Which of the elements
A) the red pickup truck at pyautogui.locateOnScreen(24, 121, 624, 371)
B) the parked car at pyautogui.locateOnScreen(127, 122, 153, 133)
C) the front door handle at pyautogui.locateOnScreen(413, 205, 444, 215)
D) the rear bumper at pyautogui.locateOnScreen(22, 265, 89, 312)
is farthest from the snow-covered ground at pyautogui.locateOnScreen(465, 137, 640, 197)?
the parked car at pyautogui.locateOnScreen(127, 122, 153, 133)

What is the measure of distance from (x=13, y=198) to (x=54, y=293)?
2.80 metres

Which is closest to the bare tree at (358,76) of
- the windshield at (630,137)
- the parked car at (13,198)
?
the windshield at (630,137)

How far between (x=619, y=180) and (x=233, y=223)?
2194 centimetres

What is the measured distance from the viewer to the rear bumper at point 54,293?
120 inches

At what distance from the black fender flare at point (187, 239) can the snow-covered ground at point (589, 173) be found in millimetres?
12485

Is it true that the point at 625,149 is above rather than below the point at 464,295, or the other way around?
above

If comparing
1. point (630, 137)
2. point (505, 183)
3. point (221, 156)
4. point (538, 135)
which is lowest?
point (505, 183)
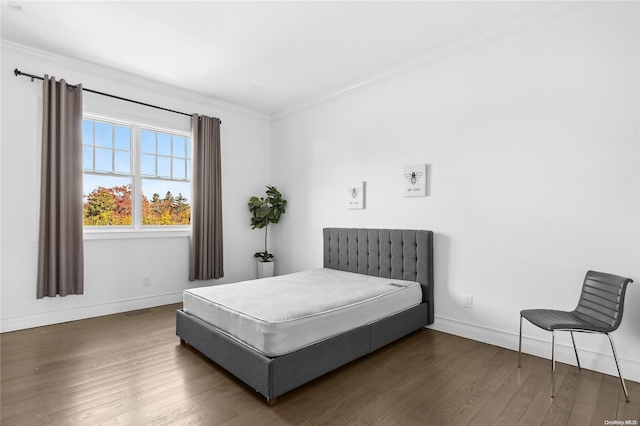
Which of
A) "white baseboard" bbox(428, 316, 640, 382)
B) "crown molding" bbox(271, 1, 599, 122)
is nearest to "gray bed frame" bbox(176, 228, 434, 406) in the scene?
"white baseboard" bbox(428, 316, 640, 382)

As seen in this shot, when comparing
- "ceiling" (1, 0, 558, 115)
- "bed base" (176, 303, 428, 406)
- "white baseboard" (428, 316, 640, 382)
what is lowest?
"white baseboard" (428, 316, 640, 382)

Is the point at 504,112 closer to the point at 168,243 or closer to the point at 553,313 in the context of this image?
the point at 553,313

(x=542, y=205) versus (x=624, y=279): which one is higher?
(x=542, y=205)

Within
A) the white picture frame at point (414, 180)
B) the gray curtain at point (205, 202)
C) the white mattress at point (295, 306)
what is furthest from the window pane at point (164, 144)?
the white picture frame at point (414, 180)

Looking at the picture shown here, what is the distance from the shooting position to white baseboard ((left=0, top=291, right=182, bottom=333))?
338 cm

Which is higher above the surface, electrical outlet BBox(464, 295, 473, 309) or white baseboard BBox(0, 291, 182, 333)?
electrical outlet BBox(464, 295, 473, 309)

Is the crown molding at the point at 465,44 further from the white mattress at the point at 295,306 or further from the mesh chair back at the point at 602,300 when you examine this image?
the white mattress at the point at 295,306

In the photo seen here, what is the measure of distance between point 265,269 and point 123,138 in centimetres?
274

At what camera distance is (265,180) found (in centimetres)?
565

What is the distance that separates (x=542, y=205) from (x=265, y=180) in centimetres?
410

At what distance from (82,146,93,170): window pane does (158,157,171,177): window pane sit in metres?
0.79

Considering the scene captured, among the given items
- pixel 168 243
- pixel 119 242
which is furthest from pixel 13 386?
pixel 168 243

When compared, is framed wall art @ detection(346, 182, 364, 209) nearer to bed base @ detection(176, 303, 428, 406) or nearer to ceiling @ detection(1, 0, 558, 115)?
ceiling @ detection(1, 0, 558, 115)

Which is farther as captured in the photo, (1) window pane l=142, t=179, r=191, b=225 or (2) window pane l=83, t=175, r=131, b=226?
(1) window pane l=142, t=179, r=191, b=225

+++

What is expected: Extract every row above verbatim and omit the pictures.

Response to the task:
Which of the elements
A) the red pickup truck at pyautogui.locateOnScreen(24, 121, 624, 371)
B) the parked car at pyautogui.locateOnScreen(127, 122, 153, 133)
C) the front door handle at pyautogui.locateOnScreen(413, 205, 444, 215)
D) the rear bumper at pyautogui.locateOnScreen(22, 265, 89, 312)
is farthest from the snow-covered ground at pyautogui.locateOnScreen(465, 137, 640, 197)?
the parked car at pyautogui.locateOnScreen(127, 122, 153, 133)

What is the measure of distance from (x=13, y=198) to (x=54, y=293)?
2.80 metres

Which is closest to the bare tree at (358,76) of
- the windshield at (630,137)
- the parked car at (13,198)
?
the windshield at (630,137)

How far between (x=619, y=180) and (x=233, y=223)?
2194 centimetres

What is the measured distance from the viewer to the rear bumper at point 54,293?
120 inches

At what distance from the black fender flare at point (187, 239) can the snow-covered ground at point (589, 173) be found in millimetres?
12485

Is it true that the point at 625,149 is above rather than below the point at 464,295, or the other way around?
above

If comparing
1. point (630, 137)
2. point (505, 183)
3. point (221, 156)
4. point (538, 135)
which is lowest?
point (505, 183)
Which of
A) "white baseboard" bbox(428, 316, 640, 382)
B) "crown molding" bbox(271, 1, 599, 122)
is nearest to "gray bed frame" bbox(176, 228, 434, 406) in the scene?
"white baseboard" bbox(428, 316, 640, 382)

As seen in this shot, when comparing
- "ceiling" (1, 0, 558, 115)
- "bed base" (176, 303, 428, 406)
- "white baseboard" (428, 316, 640, 382)
what is lowest?
"white baseboard" (428, 316, 640, 382)

Is the point at 504,112 closer to the point at 168,243 or closer to the point at 553,313 in the context of this image?
the point at 553,313

(x=542, y=205) versus (x=624, y=279): which one is higher?
(x=542, y=205)

Within
A) the white picture frame at point (414, 180)
B) the gray curtain at point (205, 202)
C) the white mattress at point (295, 306)
what is furthest from the window pane at point (164, 144)?
the white picture frame at point (414, 180)

Looking at the picture shown here, what is the distance from the shooting position to white baseboard ((left=0, top=291, right=182, bottom=333))?
338 cm

Which is higher above the surface, electrical outlet BBox(464, 295, 473, 309) or white baseboard BBox(0, 291, 182, 333)?
electrical outlet BBox(464, 295, 473, 309)

Is the crown molding at the point at 465,44 further from the white mattress at the point at 295,306 or further from the mesh chair back at the point at 602,300 when you examine this image?
the white mattress at the point at 295,306

In the photo seen here, what is the measure of distance between point 265,269 and point 123,138 in centimetres?
274

At what camera distance is (265,180) found (in centimetres)?
565

What is the distance that separates (x=542, y=205) from (x=265, y=180) in centimetres?
410

At what distance from (82,146,93,170): window pane does (158,157,171,177): window pane sit in metres?
0.79

Considering the scene captured, among the given items
- pixel 168 243
- pixel 119 242
which is furthest from pixel 13 386?
pixel 168 243

When compared, is framed wall art @ detection(346, 182, 364, 209) nearer to bed base @ detection(176, 303, 428, 406) or nearer to ceiling @ detection(1, 0, 558, 115)?
ceiling @ detection(1, 0, 558, 115)

Which is farther as captured in the photo, (1) window pane l=142, t=179, r=191, b=225 or (2) window pane l=83, t=175, r=131, b=226?
(1) window pane l=142, t=179, r=191, b=225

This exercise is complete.